Pfizer boosted the average U.S. wholesale prices of its drugs by more than 5%, according to industry analysts, despite increased political scrutiny of the cost of prescription medicines.

Bear Stearns analyst John Boris said in a research note that Pfizer on Jan. 1 had raised prices of its drugs by an average of 5.2%, somewhat more aggressive than price increases taken in each of the previous three years.

Increases of 5% were seen for cholesterol fighter Lipitor, the world's top-selling medicine, as well as for arthritis treatment Celebrex. But Boris said no mark-ups were seen for Chantix and Exubera, recently introduced drugs to help smokers quit and to treat diabetes.
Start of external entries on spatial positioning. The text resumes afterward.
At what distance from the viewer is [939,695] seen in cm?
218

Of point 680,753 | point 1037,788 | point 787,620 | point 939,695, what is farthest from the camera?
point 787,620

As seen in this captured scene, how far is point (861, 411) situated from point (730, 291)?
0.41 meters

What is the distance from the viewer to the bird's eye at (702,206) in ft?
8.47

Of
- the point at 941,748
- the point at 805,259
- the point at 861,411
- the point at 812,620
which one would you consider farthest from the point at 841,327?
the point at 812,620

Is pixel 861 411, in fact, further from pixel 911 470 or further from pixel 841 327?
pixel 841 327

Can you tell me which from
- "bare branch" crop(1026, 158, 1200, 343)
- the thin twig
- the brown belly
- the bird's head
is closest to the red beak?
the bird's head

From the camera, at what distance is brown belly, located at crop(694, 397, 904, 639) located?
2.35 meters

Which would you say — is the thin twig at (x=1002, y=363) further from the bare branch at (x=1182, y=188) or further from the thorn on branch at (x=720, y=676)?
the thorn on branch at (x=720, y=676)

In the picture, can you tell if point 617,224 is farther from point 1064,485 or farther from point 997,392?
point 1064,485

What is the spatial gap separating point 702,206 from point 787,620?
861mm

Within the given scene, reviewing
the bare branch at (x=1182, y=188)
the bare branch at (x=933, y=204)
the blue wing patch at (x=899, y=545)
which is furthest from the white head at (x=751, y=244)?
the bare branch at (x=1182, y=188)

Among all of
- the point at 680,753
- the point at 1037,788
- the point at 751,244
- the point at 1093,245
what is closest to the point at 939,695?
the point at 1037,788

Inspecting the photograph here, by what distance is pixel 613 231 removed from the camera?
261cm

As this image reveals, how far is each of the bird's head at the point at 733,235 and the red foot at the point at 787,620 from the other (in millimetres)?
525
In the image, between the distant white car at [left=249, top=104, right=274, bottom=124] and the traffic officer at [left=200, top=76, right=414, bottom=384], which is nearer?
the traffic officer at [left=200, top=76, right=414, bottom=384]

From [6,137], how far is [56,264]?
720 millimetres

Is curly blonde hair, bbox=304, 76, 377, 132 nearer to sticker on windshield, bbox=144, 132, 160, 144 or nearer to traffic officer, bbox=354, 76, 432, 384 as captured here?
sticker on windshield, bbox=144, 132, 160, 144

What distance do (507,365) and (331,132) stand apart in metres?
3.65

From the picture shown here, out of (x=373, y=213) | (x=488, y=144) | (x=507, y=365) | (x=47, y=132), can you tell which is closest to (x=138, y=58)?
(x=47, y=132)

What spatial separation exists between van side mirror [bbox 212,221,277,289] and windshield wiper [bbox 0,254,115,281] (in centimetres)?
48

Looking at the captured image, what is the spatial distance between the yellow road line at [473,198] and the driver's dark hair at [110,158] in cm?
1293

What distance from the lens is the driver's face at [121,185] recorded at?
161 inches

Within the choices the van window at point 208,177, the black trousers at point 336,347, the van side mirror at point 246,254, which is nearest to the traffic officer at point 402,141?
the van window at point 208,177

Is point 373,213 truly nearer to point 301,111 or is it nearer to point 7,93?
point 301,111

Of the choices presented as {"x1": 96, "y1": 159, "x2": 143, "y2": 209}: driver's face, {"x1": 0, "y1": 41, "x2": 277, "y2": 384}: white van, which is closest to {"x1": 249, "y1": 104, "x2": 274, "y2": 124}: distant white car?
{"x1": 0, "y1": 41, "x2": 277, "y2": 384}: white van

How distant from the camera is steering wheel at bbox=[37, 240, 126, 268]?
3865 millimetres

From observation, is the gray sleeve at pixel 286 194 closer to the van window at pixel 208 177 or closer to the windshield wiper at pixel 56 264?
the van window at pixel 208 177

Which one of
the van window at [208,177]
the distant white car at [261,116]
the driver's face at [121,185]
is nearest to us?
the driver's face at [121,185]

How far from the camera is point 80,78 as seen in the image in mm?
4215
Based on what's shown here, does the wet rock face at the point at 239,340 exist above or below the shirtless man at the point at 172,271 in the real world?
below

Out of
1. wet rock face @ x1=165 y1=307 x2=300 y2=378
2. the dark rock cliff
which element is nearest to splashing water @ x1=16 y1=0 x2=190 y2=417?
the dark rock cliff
"We would have guessed that Pfizer would raise list prices a bit less given anticipated political pricing scrutiny in 2007," said Merrill Lynch analyst David Risinger, who estimated Pfizer had raised its U.S. average wholesale prices by 5.6%.

Pfizer may have needed to raise prices sharply to make good on its prediction that 2007 revenue will match that seen last year, Risinger said in his research note. The company's once-stellar sales growth has come to a halt largely due to generic competition for a number of its products.

Pfizer spokesman Paul Fitzhenry said the company, which estimates prices on a different basis called wholesaler acquisition costs, had raised prices by 4.7%, after taking into consideration discounts Pfizer offers to some customers on the same drugs.

"This is (only) one component of our revenue performance," he said, referring to the price increases.